Each year millions of visitors walk through the cobbled streets of Prague's Old Town - without realising, most likely, that many of the stones below their feet have been looted from what was meant to be sacred ground. The BBC's Rob Cameron only recently learned their secret.
We stood, blocking the pedestrian traffic, on one of the busiest streets in the Czech capital. A steady stream of people pushed by us muttering as they clutched bags of Christmas shopping and souvenirs and we peered at the ground.
In the distance, at the bottom of Wenceslas Square, crowds congregated around street performers and kiosks selling sausages and beer.
"There," said Leo Pavlat, the owlish, bearded director of the Prague Jewish Museum, pointing at a thin strip of dark, square cobblestones at our feet. "There! You see? All along there." He looked up, his eyes following the strip as it ran along the short pedestrianised street.

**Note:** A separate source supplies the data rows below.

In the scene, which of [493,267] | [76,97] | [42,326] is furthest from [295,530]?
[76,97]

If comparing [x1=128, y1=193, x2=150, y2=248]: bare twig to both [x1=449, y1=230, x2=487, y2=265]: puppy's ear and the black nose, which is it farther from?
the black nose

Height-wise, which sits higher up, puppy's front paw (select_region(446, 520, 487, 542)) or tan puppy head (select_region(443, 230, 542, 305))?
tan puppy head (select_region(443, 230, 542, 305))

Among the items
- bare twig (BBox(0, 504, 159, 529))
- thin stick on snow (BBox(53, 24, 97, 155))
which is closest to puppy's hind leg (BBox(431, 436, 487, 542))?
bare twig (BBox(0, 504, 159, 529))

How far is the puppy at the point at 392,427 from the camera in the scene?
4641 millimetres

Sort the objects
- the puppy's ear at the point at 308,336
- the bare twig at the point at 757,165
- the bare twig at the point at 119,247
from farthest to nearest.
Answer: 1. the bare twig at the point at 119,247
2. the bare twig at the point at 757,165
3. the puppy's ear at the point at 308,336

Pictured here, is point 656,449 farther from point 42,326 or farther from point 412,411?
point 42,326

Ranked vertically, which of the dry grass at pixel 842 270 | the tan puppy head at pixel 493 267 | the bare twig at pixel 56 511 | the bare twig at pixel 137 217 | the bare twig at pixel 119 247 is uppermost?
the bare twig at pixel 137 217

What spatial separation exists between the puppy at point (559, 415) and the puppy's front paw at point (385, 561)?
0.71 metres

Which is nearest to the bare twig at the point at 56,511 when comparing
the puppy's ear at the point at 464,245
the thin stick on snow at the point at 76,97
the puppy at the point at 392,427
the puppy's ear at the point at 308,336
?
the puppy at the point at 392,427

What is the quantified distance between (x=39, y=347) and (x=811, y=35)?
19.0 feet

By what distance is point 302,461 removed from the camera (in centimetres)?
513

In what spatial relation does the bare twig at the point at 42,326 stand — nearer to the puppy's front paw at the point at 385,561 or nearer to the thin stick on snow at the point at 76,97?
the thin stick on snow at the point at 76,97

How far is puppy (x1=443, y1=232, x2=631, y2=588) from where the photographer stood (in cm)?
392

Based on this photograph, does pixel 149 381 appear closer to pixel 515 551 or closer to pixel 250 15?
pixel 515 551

He delved into a plastic bag and brought out two cobblestones. They were almost identical to those embedded in the ground below us. But these ones you could turn over in your fingers, revealing a single smooth side of polished granite that would otherwise have been hidden face down.
One bore fragments of a date, 1895. The other featured three letters of the Hebrew alphabet - he, vav, bet, the gold paint which lined the chiselled inscriptions glinting in the winter sun.

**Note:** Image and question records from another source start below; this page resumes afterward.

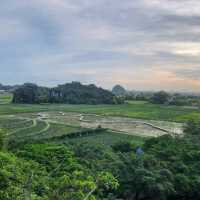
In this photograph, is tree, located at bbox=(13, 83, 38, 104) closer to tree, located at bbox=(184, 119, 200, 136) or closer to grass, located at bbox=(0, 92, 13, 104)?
grass, located at bbox=(0, 92, 13, 104)

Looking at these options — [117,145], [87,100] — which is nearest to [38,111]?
[87,100]

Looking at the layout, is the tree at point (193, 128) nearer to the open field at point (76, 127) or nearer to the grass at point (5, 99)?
the open field at point (76, 127)

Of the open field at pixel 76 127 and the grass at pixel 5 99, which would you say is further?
the grass at pixel 5 99

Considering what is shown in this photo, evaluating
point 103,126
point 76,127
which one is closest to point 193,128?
point 103,126

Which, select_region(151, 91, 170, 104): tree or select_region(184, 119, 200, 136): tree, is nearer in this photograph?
select_region(184, 119, 200, 136): tree

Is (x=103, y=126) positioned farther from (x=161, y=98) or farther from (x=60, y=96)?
(x=60, y=96)

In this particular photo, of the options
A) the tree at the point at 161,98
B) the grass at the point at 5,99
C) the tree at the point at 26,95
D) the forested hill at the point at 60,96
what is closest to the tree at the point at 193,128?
the tree at the point at 161,98

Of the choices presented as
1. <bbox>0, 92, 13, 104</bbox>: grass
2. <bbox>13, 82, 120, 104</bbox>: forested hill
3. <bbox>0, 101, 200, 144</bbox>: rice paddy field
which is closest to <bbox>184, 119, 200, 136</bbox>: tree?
<bbox>0, 101, 200, 144</bbox>: rice paddy field

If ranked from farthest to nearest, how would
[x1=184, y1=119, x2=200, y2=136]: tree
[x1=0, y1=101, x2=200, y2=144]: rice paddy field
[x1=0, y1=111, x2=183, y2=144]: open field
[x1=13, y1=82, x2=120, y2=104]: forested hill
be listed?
[x1=13, y1=82, x2=120, y2=104]: forested hill, [x1=0, y1=111, x2=183, y2=144]: open field, [x1=0, y1=101, x2=200, y2=144]: rice paddy field, [x1=184, y1=119, x2=200, y2=136]: tree
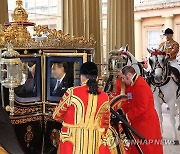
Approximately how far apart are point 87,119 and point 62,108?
261 mm

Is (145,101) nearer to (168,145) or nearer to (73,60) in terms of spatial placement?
(73,60)

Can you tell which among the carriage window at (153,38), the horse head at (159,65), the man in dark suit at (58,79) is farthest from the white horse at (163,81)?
the carriage window at (153,38)

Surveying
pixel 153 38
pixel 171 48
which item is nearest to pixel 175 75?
pixel 171 48

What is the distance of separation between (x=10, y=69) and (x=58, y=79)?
79 centimetres

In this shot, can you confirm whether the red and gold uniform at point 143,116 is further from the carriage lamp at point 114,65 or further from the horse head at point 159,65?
the horse head at point 159,65

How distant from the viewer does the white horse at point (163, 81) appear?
24.0 ft

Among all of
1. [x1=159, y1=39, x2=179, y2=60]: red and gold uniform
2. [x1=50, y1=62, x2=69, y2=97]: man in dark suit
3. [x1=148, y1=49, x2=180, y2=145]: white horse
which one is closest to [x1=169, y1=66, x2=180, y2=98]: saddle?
[x1=148, y1=49, x2=180, y2=145]: white horse

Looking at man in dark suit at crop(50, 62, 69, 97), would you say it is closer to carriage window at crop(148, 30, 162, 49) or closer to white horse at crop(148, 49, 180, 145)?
white horse at crop(148, 49, 180, 145)

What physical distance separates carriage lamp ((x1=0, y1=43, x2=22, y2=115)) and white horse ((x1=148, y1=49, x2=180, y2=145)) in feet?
12.1

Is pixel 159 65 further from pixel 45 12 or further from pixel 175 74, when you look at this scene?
pixel 45 12

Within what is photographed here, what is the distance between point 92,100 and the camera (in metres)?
3.74

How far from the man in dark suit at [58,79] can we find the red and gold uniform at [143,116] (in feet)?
2.74

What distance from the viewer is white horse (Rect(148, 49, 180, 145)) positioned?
7.32 m

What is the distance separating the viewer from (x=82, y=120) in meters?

"What does it mean?" I asked. "Is it part of a name?" Leo frowned. "No idea. It's not enough to tell. Possibly it's part of a eulogy."

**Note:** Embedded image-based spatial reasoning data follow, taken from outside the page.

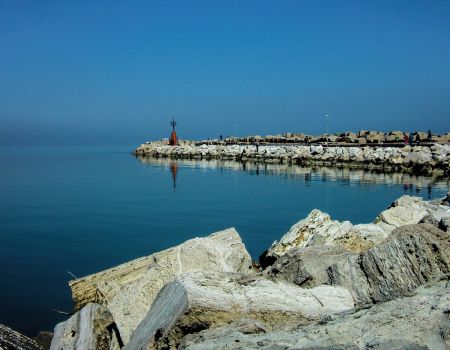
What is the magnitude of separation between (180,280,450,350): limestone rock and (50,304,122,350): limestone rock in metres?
1.81

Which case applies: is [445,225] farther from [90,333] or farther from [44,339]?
[44,339]

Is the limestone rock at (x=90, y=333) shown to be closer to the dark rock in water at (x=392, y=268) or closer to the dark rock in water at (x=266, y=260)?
the dark rock in water at (x=392, y=268)

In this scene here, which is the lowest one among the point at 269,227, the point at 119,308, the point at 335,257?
the point at 269,227

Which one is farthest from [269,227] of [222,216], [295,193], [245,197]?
[295,193]

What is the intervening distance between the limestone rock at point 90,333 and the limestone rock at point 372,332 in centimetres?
181

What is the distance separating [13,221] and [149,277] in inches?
578

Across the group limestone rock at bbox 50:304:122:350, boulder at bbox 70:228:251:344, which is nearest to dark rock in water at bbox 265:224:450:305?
boulder at bbox 70:228:251:344

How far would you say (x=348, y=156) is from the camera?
4434 centimetres

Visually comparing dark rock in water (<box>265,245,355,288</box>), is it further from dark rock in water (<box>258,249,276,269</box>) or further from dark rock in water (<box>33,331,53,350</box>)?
dark rock in water (<box>33,331,53,350</box>)

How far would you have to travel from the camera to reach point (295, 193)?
90.1 feet

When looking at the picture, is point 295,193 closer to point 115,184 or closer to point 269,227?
point 269,227

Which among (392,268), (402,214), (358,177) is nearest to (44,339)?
(392,268)

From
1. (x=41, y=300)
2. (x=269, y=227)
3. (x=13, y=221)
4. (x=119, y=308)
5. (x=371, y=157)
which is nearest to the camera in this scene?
(x=119, y=308)

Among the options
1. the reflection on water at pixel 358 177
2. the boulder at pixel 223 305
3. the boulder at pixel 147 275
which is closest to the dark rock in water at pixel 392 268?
the boulder at pixel 223 305
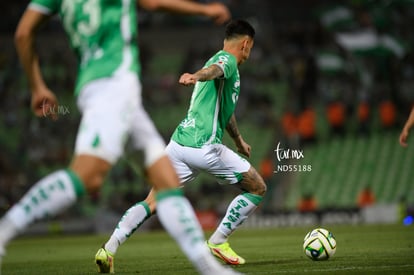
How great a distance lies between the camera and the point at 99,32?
19.2 ft

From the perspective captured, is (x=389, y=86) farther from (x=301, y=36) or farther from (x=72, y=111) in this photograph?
(x=72, y=111)

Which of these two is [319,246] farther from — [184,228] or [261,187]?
[184,228]

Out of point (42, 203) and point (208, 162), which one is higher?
point (42, 203)

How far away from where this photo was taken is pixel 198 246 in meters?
5.76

And across the country, on the edges of villages and towns, some 600 Jewish cemeteries lay untended and forgotten. The Communist authorities - and, it seems, officials within the Jewish community too - saw them as repositories of valuable building material that would otherwise go to waste.
Leo Pavlat couldn't remember where his stones had come from, but directed me to an article he'd written several years before. His cobbles, it seems, were cut from tombstones taken from a Jewish cemetery established in 1864 in the town of Udlice in North Bohemia.
There'd been a Jewish community there since the 17th Century, with a synagogue, yeshiva (a religious school) and two cemeteries. By 1930, the Jewish population of Udlice had fallen to 13. By the 1980s, when its cemetery was looted, it was - presumably - zero.
After a few minutes' walk, we reached the end of the granite line, at the bottom of Wenceslas Square. Tourists and locals jostled past us.